Simply pointing out the impact data is having on teams and how it is elevating their output will be sufficient to increase awareness of that influence. organisation leaders may reassert the potential of data for the advantage of the larger organisation by publicly conveying the value of data analytics that is being realised beyond reporting teams, at all points of the value chain.
Delivering more meaningful outcomes
Data has the potential to have many positive effects on end users, from reducing costs to accelerating delivery times. The capacity to guide company choices and make sure they’re founded on real insights rather than the gut sense of a select few pros is where its greatest value resides, though. Numerous examples show that businesses who use this methodology have a far better probability of identifying a competitive advantage. According to a global McKinsey analysis, data-driven businesses are 19 times more likely than their competitors to be profitable and successful, and they are 23 times more likely to attract new consumers.
The difficulty of managing several data sources can slow down data flow within an organisation and reduce productivity. But consider how overburdened teams may feel later when completing their tasks. The bottom line might be affected by any value chain breakdown brought on by resource strain.
Teams that learn to prioritise in smaller steps will be able to prioritise various topics for the end user and operate more effectively. Even the tiniest adjustment helps give better valuable services to clients and demonstrate the organization’s capabilities. Small process changes may appear inconsequential. All of this aids in broader initiatives to create a culture that is more cogently data-driven.

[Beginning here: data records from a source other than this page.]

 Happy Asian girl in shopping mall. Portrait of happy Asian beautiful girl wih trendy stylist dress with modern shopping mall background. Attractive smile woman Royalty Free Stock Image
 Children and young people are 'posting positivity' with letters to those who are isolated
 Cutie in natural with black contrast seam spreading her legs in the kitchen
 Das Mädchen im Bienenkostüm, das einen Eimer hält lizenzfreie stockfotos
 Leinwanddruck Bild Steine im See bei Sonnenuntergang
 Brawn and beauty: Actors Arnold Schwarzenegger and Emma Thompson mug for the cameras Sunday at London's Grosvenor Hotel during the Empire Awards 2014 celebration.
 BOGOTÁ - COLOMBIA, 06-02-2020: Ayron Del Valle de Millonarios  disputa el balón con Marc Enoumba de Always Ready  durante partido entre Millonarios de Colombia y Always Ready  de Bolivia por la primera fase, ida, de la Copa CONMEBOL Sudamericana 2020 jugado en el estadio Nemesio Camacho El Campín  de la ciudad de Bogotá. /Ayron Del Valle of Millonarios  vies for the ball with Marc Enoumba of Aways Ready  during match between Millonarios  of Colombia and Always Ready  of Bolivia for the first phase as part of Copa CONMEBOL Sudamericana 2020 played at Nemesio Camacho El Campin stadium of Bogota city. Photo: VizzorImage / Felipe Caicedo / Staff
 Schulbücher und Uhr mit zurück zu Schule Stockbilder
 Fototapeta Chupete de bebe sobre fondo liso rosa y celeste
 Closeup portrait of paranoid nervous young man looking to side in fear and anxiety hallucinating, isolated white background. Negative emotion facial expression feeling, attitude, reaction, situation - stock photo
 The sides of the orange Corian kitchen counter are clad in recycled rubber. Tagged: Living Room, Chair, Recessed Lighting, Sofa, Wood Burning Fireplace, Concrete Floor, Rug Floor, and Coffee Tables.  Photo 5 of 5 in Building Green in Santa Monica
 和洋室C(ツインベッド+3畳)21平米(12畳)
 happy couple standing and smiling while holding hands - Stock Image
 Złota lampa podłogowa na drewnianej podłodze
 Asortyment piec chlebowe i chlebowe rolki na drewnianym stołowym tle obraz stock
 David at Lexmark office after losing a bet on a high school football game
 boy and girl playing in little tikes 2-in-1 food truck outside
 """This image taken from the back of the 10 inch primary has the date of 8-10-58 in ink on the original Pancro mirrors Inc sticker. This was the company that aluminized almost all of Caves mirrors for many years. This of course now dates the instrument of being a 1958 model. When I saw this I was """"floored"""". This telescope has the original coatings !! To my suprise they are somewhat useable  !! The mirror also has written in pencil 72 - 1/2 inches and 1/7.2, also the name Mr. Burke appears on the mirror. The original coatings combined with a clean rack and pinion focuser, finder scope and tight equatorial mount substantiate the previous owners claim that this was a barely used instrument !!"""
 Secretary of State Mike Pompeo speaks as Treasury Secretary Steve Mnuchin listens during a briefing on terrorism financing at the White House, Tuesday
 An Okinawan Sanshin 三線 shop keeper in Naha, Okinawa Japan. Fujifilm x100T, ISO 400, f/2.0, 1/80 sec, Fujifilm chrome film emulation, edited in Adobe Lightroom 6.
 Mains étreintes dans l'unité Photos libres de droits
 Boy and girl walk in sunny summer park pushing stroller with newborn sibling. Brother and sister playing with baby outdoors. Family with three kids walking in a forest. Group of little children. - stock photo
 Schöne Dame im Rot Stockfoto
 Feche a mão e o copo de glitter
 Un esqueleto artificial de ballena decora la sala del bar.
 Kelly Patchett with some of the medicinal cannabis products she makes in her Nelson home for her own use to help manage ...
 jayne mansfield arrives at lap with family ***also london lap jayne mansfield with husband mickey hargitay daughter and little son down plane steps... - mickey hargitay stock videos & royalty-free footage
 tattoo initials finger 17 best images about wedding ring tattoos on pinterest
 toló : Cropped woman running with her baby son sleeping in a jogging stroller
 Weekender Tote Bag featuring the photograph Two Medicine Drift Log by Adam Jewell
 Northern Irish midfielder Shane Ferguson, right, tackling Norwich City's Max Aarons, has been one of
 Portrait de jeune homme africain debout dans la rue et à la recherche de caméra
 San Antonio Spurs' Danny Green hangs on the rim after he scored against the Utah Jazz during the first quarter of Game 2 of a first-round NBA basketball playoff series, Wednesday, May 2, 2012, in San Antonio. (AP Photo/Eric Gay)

Cultivating a strong data culture
Business leaders should focus first and foremost on their own team as they travel the path to making their data more useful. To overcome communication hurdles and start to realise the advantages data may uncover, a full organisation has to be on board and share a shared awareness of the many implications of data. There is a widespread fallacy that everyone becomes more productive right away once a company migrates to the cloud. However, organisations must change the way they see the use of data in addition to changing their gear and software. In order to strengthen a data-centric culture and eventually enhance commercial value for the company, change in data culture and data literacy must occur from the bottom up in a joint effort.
How is data analytics changing business?
Decision-making is improved because to analytics, which give organisations reliable and pertinent data that can be examined to spot patterns and trends. Businesses may learn more about consumer behaviour, market trends, and operational effectiveness by adopting data analytics solutions.
How data is important for business?
Data may be used to determine a business’s biggest costs as well as whether or not specific activities, goods, or services are lucrative. The key to boosting earnings is frequently to identify costs that may be cut, allowing firms to keep more of the money they make.